Elena almost let out the entire contents of her heart right then, to explain why she deserved to know. Gertrude for her part was not resistant. Elena could always turn her with a simple pout.
“I wouldn’t hold it back from you.” Gertrude said. “I was in Bosporus. We had a problem in a university. A group of students stole weapons and took over a building. They were organizing against the curriculum bans that the Central Directorate imposed. So I had to lead my tactical squad to disperse their occupation. We had conflicting directives from the University and the City Government and the Regional Government, so it took us a long time to get anything done and we couldn’t even negotiate. I was hoping we could try to flush them out of the building with flashbangs and a few stun baton strikes. But we had given the enemy a lot of time to dig in, and they had weapons. It got chaotic. Even with my shield, a bullet got me in the ribs.”
She seemed hesitant to say the last sentence. And it had a dramatic effect on Elena.
“What!” Elena shouted. Her eyes started to water. “You were shot Gertrude?”
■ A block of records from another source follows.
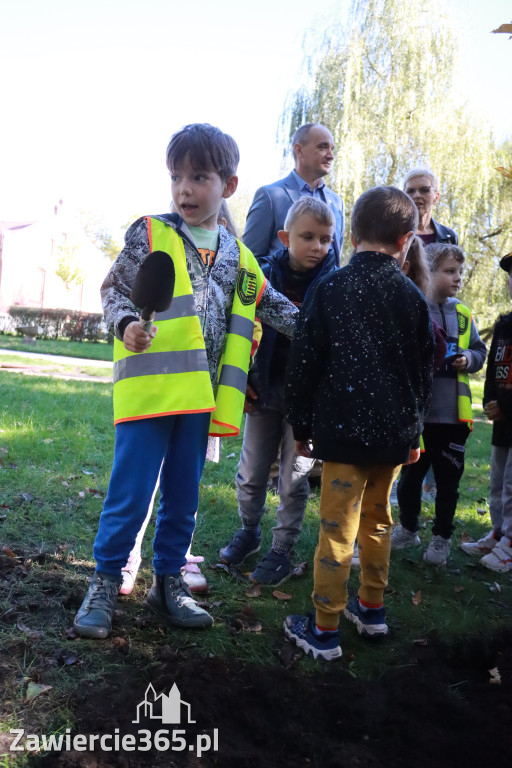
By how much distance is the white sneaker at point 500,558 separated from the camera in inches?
157

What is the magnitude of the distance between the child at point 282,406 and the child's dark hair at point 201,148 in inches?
25.6

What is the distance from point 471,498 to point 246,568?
10.3 ft

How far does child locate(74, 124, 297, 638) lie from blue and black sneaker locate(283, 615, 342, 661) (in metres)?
0.36

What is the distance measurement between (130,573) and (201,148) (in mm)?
1935

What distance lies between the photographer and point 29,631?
2539 mm

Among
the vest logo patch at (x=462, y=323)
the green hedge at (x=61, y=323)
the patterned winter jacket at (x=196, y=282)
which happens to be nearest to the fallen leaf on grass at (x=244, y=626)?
the patterned winter jacket at (x=196, y=282)

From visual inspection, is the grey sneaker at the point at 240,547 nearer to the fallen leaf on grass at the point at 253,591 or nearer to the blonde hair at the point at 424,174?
the fallen leaf on grass at the point at 253,591

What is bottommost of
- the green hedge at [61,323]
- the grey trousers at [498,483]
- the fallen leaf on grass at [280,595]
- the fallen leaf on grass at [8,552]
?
the fallen leaf on grass at [280,595]

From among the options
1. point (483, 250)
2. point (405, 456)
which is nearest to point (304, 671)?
point (405, 456)

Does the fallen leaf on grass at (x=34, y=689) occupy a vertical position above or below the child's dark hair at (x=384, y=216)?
below

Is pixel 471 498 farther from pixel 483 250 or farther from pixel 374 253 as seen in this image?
pixel 483 250

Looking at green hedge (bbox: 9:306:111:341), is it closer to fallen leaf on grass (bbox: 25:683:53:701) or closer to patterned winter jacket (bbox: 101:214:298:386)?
patterned winter jacket (bbox: 101:214:298:386)

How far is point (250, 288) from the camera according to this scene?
2.88 m
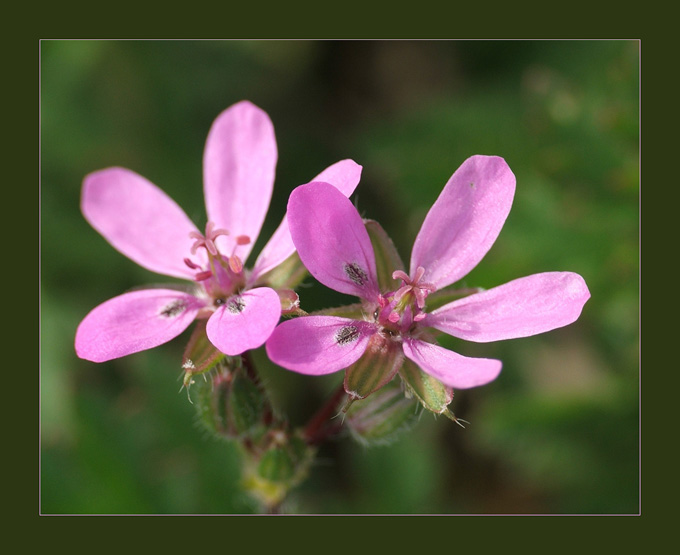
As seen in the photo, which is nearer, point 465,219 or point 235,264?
point 465,219

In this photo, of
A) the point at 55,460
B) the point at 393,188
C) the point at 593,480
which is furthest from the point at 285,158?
the point at 593,480

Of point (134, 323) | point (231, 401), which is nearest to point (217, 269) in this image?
point (134, 323)

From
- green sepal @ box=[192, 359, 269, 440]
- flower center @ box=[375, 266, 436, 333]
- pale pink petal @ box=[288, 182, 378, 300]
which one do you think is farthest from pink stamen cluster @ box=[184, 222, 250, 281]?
flower center @ box=[375, 266, 436, 333]

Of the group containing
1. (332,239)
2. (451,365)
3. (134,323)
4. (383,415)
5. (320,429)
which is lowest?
(320,429)

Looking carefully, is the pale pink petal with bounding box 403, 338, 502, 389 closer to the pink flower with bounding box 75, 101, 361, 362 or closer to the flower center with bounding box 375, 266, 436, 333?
the flower center with bounding box 375, 266, 436, 333

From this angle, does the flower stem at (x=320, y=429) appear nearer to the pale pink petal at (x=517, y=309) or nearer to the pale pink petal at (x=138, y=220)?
the pale pink petal at (x=517, y=309)

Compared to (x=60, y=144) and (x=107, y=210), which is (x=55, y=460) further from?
(x=60, y=144)

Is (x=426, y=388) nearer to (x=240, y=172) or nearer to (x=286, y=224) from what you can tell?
(x=286, y=224)
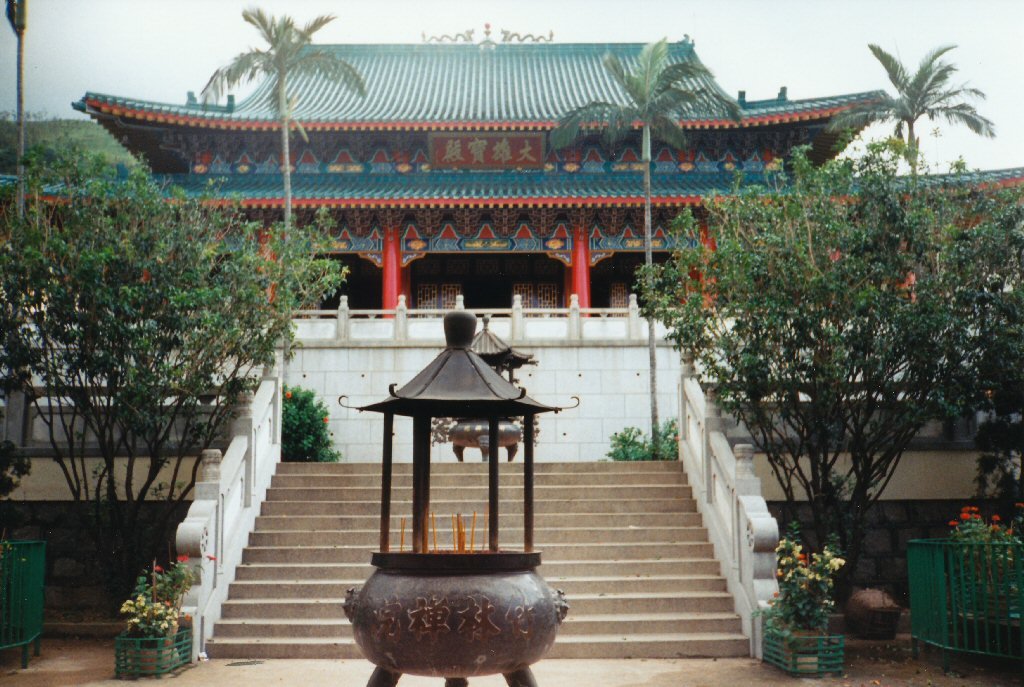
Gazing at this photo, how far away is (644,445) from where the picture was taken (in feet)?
52.3

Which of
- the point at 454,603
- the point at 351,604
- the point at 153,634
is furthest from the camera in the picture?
the point at 153,634

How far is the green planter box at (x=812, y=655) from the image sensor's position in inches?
337

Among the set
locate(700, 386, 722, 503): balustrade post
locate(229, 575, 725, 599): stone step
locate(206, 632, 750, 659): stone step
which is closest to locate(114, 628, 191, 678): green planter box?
locate(206, 632, 750, 659): stone step

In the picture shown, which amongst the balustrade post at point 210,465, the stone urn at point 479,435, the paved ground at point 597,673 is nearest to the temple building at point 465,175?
the stone urn at point 479,435

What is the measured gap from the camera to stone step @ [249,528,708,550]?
36.8ft

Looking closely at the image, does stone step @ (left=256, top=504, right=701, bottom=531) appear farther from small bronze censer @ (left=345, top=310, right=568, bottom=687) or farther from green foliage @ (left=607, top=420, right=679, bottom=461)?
small bronze censer @ (left=345, top=310, right=568, bottom=687)

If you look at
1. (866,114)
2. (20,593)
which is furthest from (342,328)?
(866,114)

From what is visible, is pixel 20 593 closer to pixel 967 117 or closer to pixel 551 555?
pixel 551 555

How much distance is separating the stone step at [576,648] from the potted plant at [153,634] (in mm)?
545

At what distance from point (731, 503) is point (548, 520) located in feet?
7.67

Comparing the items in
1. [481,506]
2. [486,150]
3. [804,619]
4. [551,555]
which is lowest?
[804,619]

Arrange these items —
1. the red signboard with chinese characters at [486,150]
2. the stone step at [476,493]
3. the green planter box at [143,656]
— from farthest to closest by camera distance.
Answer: the red signboard with chinese characters at [486,150] < the stone step at [476,493] < the green planter box at [143,656]

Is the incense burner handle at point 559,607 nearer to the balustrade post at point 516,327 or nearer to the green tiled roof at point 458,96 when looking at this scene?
the balustrade post at point 516,327

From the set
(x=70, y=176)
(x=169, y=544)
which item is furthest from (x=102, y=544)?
(x=70, y=176)
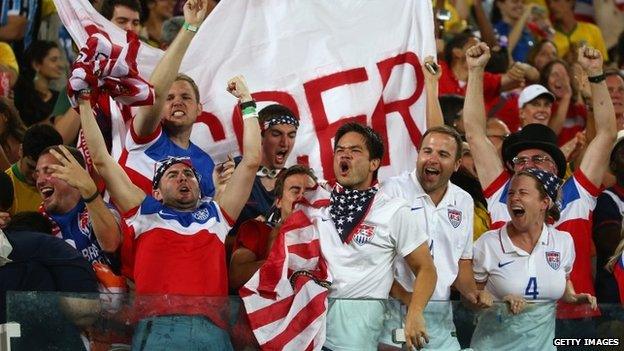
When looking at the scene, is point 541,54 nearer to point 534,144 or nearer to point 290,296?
point 534,144

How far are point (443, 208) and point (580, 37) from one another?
6740 millimetres

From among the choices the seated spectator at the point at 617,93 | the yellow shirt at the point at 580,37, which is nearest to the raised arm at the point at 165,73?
the seated spectator at the point at 617,93

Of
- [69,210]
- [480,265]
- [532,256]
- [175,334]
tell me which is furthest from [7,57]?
[532,256]

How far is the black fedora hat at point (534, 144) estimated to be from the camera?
34.1 ft

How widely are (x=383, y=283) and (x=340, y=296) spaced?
0.24 metres

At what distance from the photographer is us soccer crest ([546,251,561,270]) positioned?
30.9 feet

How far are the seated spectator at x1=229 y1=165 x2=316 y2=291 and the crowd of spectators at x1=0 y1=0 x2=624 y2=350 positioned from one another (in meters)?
0.01

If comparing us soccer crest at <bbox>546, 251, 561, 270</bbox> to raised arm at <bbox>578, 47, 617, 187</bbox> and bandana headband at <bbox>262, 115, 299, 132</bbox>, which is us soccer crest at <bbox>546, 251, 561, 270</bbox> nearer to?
raised arm at <bbox>578, 47, 617, 187</bbox>

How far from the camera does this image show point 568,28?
15852 mm

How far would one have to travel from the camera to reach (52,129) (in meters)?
10.6

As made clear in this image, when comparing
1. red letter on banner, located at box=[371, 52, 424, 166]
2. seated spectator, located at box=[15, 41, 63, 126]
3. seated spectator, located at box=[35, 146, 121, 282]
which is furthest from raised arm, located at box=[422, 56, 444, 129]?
seated spectator, located at box=[15, 41, 63, 126]

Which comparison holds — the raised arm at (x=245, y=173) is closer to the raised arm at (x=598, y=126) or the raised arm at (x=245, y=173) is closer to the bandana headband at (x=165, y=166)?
the bandana headband at (x=165, y=166)

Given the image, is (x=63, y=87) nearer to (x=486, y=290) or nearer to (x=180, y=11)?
(x=180, y=11)

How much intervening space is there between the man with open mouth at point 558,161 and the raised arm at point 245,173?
5.30 ft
“It wasn’t a penetrator!” Gertrude said. “It was just a rubber bullet. It was all blunt force.”
“Just a rubber bullet? Blunt force? So, the difference between dead and limping around?”
“I’m not limping around. I’m fine.” Gertrude seemed more amused than anything. That attitude was really started to rub Elena, who found this all terribly serious, quite the wrong way.
Elena wiped the few tears that had built up in her eyes. She sighed deeply.
“I wish you had chosen to do anything but go into the military, you know.”
“If I hadn’t gone into the military, I would be a peon who could never see you again.”
Gertrude sounded just a little bitter for the very first time in the conversation.
“I’m sorry.” Elena said. “I’m glad you’re safe. Let’s focus on the positive! Drink up!”
The princess took a sip from her tea. Her beloved inquisitor happily followed suit.
“It’s interesting. What a complex flavor. Nothing like the tea powder we get on ships.”
“I think Bethany’s put a bunch of herbs in it again to try to ‘improve my mood’.”
Elena eyed the teacup suspiciously.
Gertrude let out another laugh.
Looking at her reflection in the clean, clear tea, Elena found herself smiling suddenly.
“I’m so glad you came for my birthday.” Elena said.
She reached out a hand to Gertrude and Gertrude took it.
Though neither of them could change the positions they occupied in the world, at least, in these kinds of moments, they could cherish the bonds they had nurtured against all odds. A soldier whose duty was to fight her own people; a princess that nobody wanted to see.
Elena felt in her heart that she could put her worries behind her and go back to enjoying the beautiful day she had planned, with her most favorite person in the vast, unknown world beyond Vogelheim.